The agency said in January it is reviewing the holdings of about 3,400 employees after some of its New York staff was found to own securities prohibited by ethics rules.
ENFORCEMENT ACTIONS
The trades involving the five companies were one part of Mr. Rajgopal's and Mr. White's study. According to the data, SEC employees made 87 trades in shares of JPMorgan, General Electric, Bank of America Corp., Citigroup Inc. and Johnson & Johnson in the 90 days before the SEC announced the companies had paid to settle enforcement claims.
In the case of Bank of America, for example, the researchers examined trades in the three-month pedriod before the firm agreed to pay $150 million on Feb. 4, 2010, to settle claims it misled shareholders about bonuses and losses while acquiring Merrill Lynch & Co. Inc.
In the month before the cases became public, more than 70% of the employee trades were sell orders. Buy and sell orders from all investors in those companies were evenly divided in those time periods, the researchers found.
Some of the employees' sales could have been motivated by a need to comply with the ethics rules on prohibited stocks, Mr. Rajgopal said. “But if that is the case, you still have to wonder about the timing,” he said.
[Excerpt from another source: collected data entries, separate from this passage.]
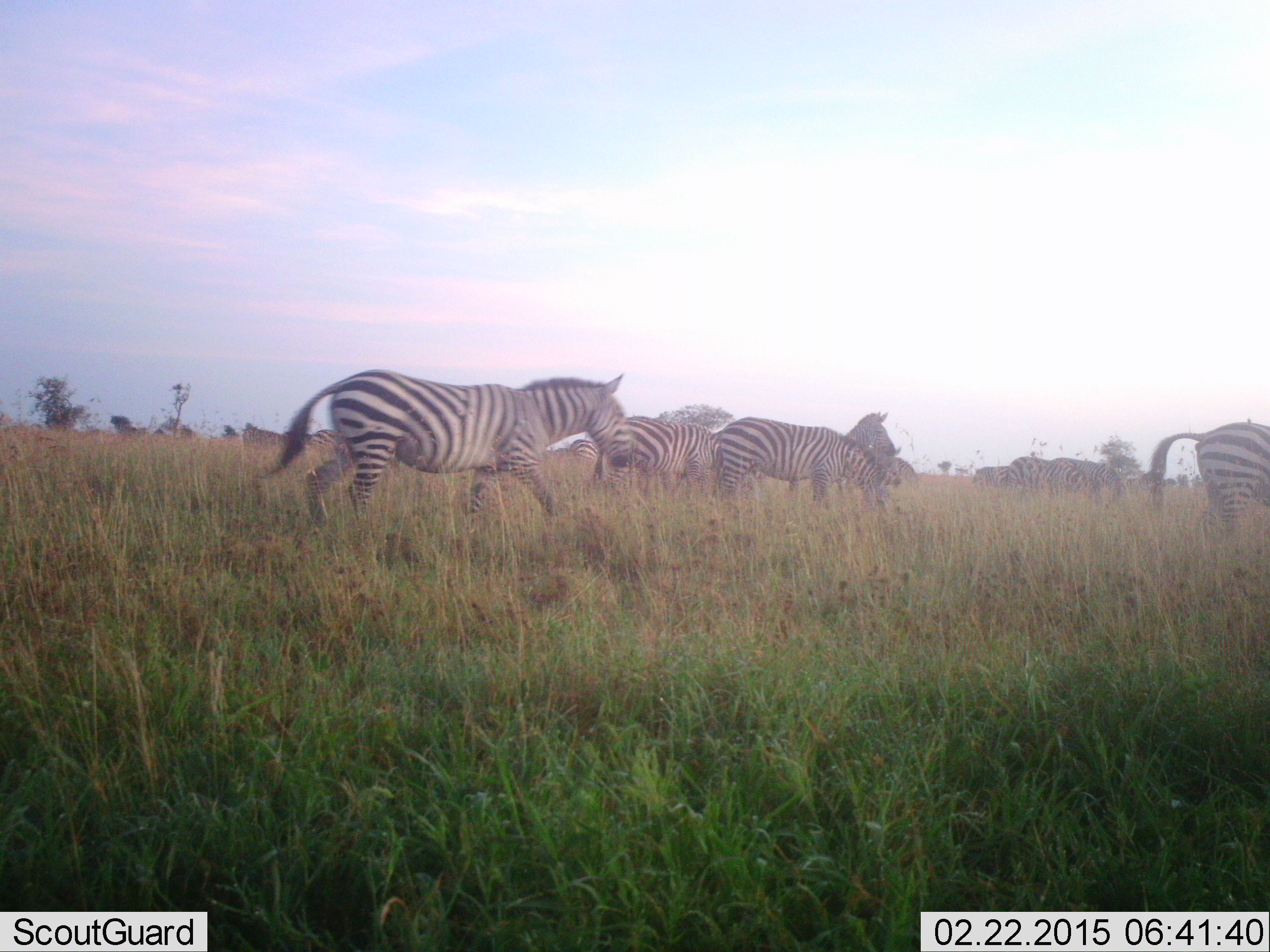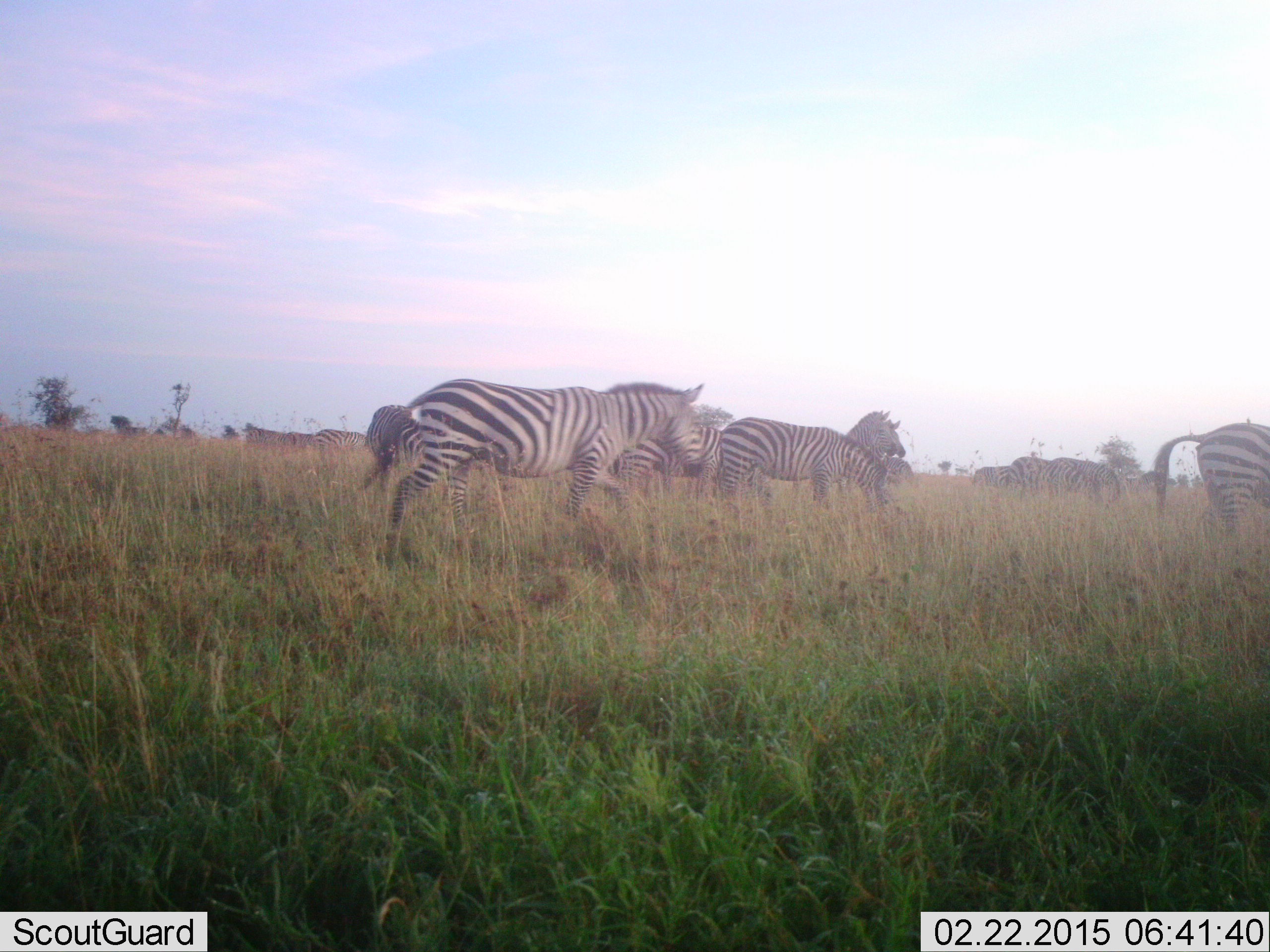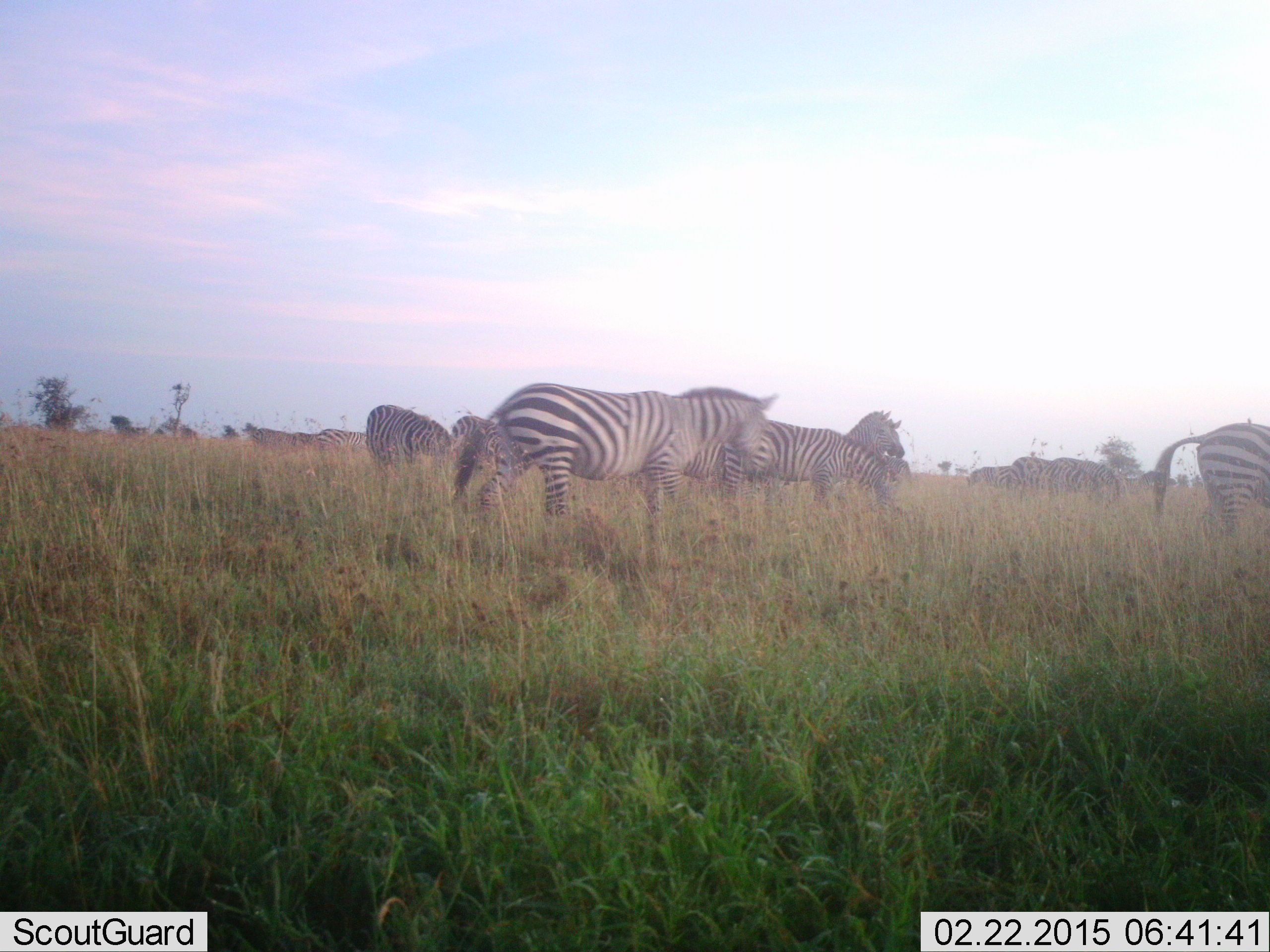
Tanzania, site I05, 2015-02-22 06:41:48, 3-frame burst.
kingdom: Animalia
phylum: Chordata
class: Mammalia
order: Perissodactyla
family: Equidae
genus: Equus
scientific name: Equus quagga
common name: plains zebra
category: zebra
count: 11-50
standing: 58%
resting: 0%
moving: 100%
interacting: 0%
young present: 0%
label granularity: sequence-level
For the broader analysis of the 7,200 trades, the researchers modeled a portfolio based on the SEC employees' investment decisions and found their stock trades beat a market index by as much as 16% from August 2009 to December 2011. They measured the one-year return for each transaction.
The profits generally didn't come from picking stocks, with the researchers finding that SEC employees “appear unable to capture gains in their buy portfolios.” Instead, almost all of the excess return stemmed from selling shares that later declined in value relative to the broader market, they wrote.
That finding indicates employees may have sold shares in companies they knew were under a non-public SEC investigation, the authors write.
“They do manage to get out before bad news hits the market,” Mr. Rajgopal said.